## [SET OF TASKS]
A – Please reproduce the passage from the post on the ‘napalm girl’ photo starting with "In a recent" and going on through "a single image.".
B – Render this sentence from the post on the ‘napalm girl’ photo in Spanish: "There’s no denying the stunning quality of what often is called the “napalm girl” image."

W. Joseph Campbell

40 years on: The ‘napalm girl’ photo and its associated errors

In Anniversaries, Debunking, New York Times, Photographs on June 3, 2012 at 8:47 am

‘Napalm Girl’ image (Nick Ut/AP)

Nearly 40 years have passed since an Associated Press photographer, Nick Ut, took one of the most memorable photographs of the Vietnam War — the image of a 9-year-old girl screaming in terror as she fled, naked, from a misdirected napalm attack.

In a recent retrospective article, the AP said the famous photo, taken June 8, 1972, “communicated the horrors of the Vietnam War in a way words could never describe, helping to end one of the most divisive wars in American history.”

There’s no denying the stunning quality of what often is called the “napalm girl” image. But whether it helped “end” the Vietnam War is improbable: That’s an exaggeration, a case of locating far too much significance in a single image.

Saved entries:
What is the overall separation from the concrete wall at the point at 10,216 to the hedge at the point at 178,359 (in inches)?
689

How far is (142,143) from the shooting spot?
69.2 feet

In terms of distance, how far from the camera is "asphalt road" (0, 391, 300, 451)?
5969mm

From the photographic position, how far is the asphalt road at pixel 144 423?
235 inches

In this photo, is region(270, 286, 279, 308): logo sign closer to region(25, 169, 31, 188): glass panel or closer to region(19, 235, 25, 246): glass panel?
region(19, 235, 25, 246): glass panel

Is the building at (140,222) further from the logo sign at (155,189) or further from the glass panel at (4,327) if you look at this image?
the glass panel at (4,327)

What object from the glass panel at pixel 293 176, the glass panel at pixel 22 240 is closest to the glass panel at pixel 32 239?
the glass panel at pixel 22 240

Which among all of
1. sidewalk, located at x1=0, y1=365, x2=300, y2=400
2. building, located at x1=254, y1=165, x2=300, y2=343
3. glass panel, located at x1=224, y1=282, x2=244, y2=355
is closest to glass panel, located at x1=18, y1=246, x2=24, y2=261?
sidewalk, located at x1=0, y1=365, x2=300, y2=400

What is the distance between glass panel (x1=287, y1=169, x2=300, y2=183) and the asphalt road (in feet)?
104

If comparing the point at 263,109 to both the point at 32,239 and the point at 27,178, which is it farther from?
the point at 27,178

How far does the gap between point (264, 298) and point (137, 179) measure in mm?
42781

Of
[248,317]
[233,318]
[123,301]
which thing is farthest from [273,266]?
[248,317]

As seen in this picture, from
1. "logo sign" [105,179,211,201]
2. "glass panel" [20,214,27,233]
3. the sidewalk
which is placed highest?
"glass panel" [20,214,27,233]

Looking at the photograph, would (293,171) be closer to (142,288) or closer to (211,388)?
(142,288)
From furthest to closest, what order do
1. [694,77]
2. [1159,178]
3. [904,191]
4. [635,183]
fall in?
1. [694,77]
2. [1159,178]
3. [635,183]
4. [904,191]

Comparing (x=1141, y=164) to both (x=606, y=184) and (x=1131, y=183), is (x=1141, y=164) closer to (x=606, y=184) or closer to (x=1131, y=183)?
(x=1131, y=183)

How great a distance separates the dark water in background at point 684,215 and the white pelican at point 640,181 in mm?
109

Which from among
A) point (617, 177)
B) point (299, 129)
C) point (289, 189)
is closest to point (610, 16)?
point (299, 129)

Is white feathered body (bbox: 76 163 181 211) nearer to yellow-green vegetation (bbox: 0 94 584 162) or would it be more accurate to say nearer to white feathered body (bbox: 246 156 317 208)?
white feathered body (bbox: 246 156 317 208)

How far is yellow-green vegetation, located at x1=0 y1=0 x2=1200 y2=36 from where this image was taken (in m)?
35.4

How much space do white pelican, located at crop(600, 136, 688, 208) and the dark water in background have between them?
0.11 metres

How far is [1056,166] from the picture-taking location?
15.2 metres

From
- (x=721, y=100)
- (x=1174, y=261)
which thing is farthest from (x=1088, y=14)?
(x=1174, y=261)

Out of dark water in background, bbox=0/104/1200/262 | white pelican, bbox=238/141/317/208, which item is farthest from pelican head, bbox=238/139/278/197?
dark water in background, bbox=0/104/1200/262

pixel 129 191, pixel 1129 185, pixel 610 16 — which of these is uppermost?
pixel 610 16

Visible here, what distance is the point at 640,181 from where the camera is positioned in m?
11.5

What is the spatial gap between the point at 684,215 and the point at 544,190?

## [FINAL ANSWERS]
A –
In a recent retrospective article, the AP said the famous photo, taken June 8, 1972, “communicated the horrors of the Vietnam War in a way words could never describe, helping to end one of the most divisive wars in American history.”

There’s no denying the stunning quality of what often is called the “napalm girl” image. But whether it helped “end” the Vietnam War is improbable: That’s an exaggeration, a case of locating far too much significance in a single image.

B – No se puede negar la impresionante calidad de lo que a menudo se llama la imagen de la “niña del napalm”.